:: DATA FOR PROCESSING
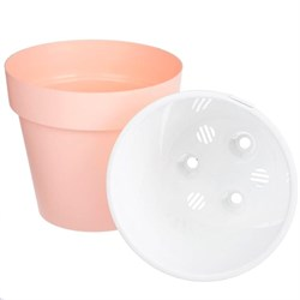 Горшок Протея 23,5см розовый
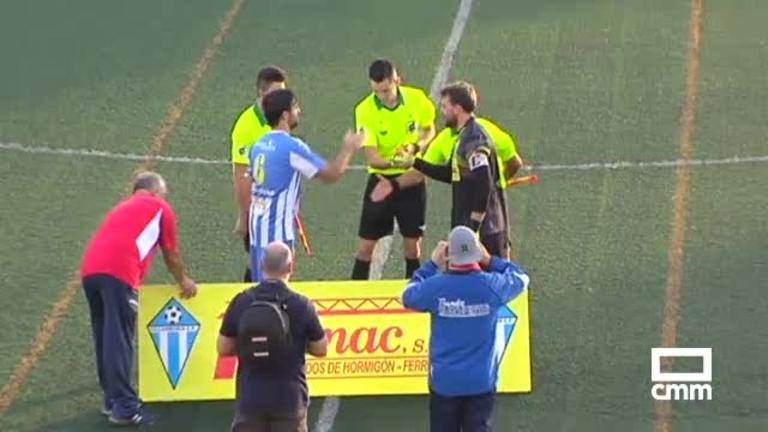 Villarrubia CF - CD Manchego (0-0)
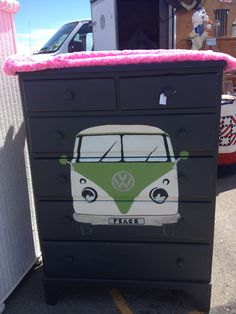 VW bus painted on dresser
::::
:: DATA FOR PROCESSING
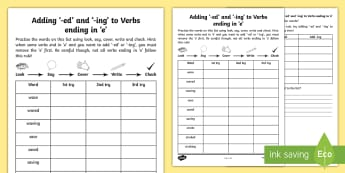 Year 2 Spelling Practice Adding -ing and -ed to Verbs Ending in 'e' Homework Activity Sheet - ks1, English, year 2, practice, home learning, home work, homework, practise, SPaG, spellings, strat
::::
:: DATA FOR PROCESSING
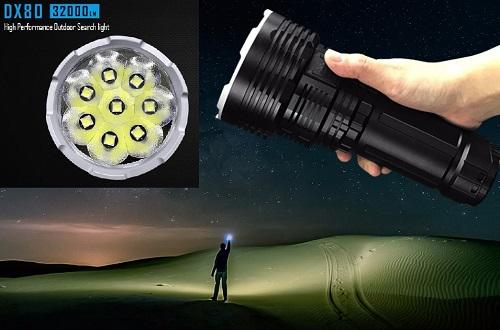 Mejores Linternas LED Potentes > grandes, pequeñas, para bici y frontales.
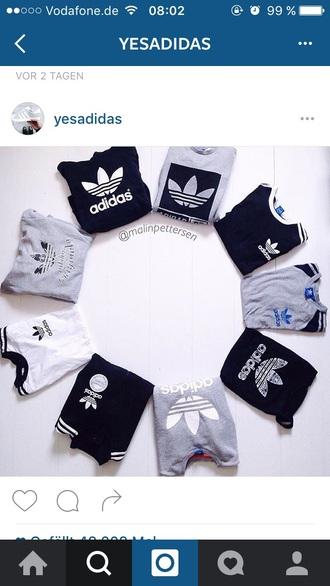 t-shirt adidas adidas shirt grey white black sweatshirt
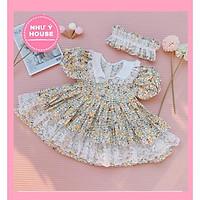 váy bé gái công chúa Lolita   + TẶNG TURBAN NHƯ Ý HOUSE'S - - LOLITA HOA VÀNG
::::
§ WORK TO BE COMPLETED
Look above for the line with "Горшок Протея 23,5см розовый" and the line with "VW bus painted on dresser". Copy them and every line between, exactly, but no pictures.

§ RESULT FOR THIS EXERCISE
 Горшок Протея 23,5см розовый
 Villarrubia CF - CD Manchego (0-0)
 VW bus painted on dresser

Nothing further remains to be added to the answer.